Linear Transformations

Theorem 1. \(\\\)

Let \(\,V\ \) and \(\,W\ \) be vector spaces over a field \(\,K,\ \ F\in\text{Hom}(V,W).\) \(\\\) The transformation \(\,F\ \) is an injective mapping if and only if

\[\text{Ker}\,F\,=\,\{\,\theta_V\}\,,\qquad\text{that is}\qquad\text{def}\,F = 0\,.\]

Proof and discussion.

A tranformation \(\;F\;\) is injective \(\,\) if distinct arguments are mapped to distinct images:

\[v_1\neq v_2\qquad\Rightarrow\qquad F(v_1)\neq F(v_2)\,,\qquad v_1,v_2\in V\,.\]

Image of the space \(\;V\;\) under the transformation \(\;F\;\) may be (as in the diagram above) a proper subset of the space \(\;W:\ \ \text{Im}\,F\equiv F(V)\subsetneq W\,,\ \) but each element \(\;w\in\text{Im}\,F\ \) corresponds to exactly one element \(\;v\in V,\ \) the one whose image is \(\;w.\)

§ **DATA SECTION**
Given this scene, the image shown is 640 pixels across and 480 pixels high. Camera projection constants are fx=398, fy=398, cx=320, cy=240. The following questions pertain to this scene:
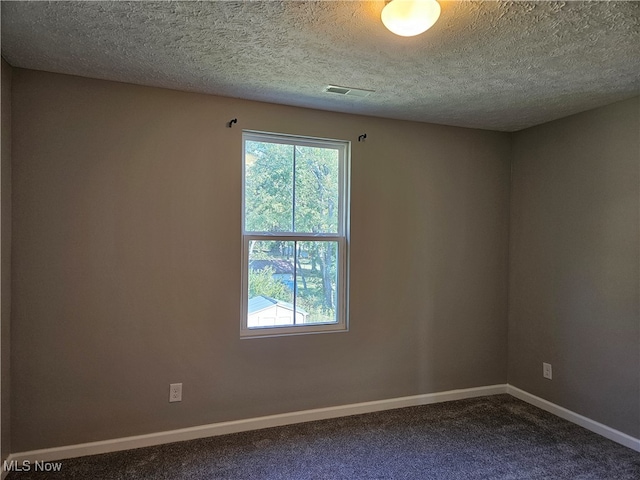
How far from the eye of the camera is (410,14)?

§ **PARTS OF THE EXERCISE**
- 1) Answer these questions from the linear transformations page, one line each.
(a) Over what are V and W taken to be vector spaces?
(b) According to Theorem 1, what must the kernel of F equal for F to be injective?
(c) How many elements of V correspond to each element w of the image of F?
- 2) Does each statement agree with the linear transformations page? Answer yes or no and quote the deciding words.
(a) Theorem 1 gives a condition that is both necessary and sufficient for F to be injective.
(b) The image of V under F always equals the whole of W.
(c) An injective transformation may send two distinct arguments to the same image.

§ **ANSWERS TO THE EXERCISE**
- 1)
(a) A field K.
(b) The set {θ_V}, which means def F = 0.
(c) Exactly one, namely the one whose image is w.

- 2)
(a) Yes: "is an injective mapping if and only if"
(b) No: "a proper subset of the space"
(c) No: "distinct arguments are mapped to distinct images"